Il n’y a qu’une chose, dans toutes ces photos, qu’une chose qui me met très mal à l’aise et contre laquelle ma Sainte Trinité ne peut rien: celles où l’on voit des enfants auxquels on fait tenir en main des armes de guerre, et auxquels on explique leur fonctionnement comme si c’était une scie sauteuse, et qu’il n’y avait pas d’autre implication. La cible, l’objectif, l’ennemi, dit le gars qui présente les tromblons. Bref, la personne que tu vas tuer. Qui va mourir par ta main. Bref, tout un univers infini que tu vas éteindre. Ce serait plus clair. Et merde, laissons aux moins les enfants en dehors de nos turpitudes d’adultes.

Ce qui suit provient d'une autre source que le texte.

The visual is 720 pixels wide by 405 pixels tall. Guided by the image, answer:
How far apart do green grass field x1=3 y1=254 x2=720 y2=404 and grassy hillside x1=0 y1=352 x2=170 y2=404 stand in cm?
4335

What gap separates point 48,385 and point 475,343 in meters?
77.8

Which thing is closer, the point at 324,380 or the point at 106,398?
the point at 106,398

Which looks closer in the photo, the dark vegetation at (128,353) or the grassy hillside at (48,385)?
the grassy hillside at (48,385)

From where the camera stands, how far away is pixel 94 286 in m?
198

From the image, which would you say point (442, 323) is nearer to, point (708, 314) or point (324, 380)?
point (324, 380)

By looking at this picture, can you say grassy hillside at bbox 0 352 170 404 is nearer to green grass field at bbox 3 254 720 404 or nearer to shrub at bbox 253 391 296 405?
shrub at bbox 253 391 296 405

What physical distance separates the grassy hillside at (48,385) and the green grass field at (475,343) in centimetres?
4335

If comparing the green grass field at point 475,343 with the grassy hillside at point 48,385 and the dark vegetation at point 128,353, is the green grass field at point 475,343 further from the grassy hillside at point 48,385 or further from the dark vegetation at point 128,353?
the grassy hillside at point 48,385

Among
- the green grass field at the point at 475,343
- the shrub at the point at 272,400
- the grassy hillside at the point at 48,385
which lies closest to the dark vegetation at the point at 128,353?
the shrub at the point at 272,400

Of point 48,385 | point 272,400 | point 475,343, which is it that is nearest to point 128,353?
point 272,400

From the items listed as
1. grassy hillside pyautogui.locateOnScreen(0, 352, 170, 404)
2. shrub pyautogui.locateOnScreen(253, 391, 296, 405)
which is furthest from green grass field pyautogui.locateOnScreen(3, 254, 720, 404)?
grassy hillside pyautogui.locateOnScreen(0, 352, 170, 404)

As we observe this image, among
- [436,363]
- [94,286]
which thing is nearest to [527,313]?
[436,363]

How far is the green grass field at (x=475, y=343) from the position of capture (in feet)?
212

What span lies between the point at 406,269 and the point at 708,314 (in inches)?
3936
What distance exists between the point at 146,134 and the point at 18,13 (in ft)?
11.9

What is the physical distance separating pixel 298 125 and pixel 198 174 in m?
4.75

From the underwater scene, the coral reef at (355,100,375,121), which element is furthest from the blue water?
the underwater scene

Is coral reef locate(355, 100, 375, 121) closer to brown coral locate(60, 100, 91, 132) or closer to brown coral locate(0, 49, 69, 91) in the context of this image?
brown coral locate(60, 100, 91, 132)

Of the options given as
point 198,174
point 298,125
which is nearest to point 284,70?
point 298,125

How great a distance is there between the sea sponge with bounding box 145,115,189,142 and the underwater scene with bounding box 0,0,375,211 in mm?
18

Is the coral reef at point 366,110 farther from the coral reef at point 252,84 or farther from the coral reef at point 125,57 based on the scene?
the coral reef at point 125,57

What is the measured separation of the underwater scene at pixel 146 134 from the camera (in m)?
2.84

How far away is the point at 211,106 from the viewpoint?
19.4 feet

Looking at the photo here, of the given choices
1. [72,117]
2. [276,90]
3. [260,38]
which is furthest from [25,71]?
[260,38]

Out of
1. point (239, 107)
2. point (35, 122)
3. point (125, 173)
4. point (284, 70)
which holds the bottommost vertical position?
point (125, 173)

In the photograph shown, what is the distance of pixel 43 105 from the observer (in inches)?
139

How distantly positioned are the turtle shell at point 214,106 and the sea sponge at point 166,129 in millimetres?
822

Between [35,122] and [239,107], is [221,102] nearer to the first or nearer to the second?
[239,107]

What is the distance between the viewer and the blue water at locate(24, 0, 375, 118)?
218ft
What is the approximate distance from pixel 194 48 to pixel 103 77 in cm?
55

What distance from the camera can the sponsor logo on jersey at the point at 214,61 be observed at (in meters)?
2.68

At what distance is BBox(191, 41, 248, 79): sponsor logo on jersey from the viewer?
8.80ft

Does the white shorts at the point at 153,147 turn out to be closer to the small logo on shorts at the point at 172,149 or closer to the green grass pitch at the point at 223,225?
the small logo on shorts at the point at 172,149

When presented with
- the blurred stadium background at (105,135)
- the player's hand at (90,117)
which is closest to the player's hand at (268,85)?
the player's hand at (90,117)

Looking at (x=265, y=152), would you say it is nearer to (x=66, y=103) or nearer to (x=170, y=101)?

Putain, ça y est, c’est bon? Je me suis assez justifié d’être allé au meeting aérien à Ochey hein? On dirait un socialiste, pas trop convaincu lui-même, qui essaye péniblement de donner une explication altruiste à son passage la queue entre les jambes au camp de notre petite fadaise crotteuse de président.

Et tout ça pour quelques photos même pas sensationnelles. Hé, hein.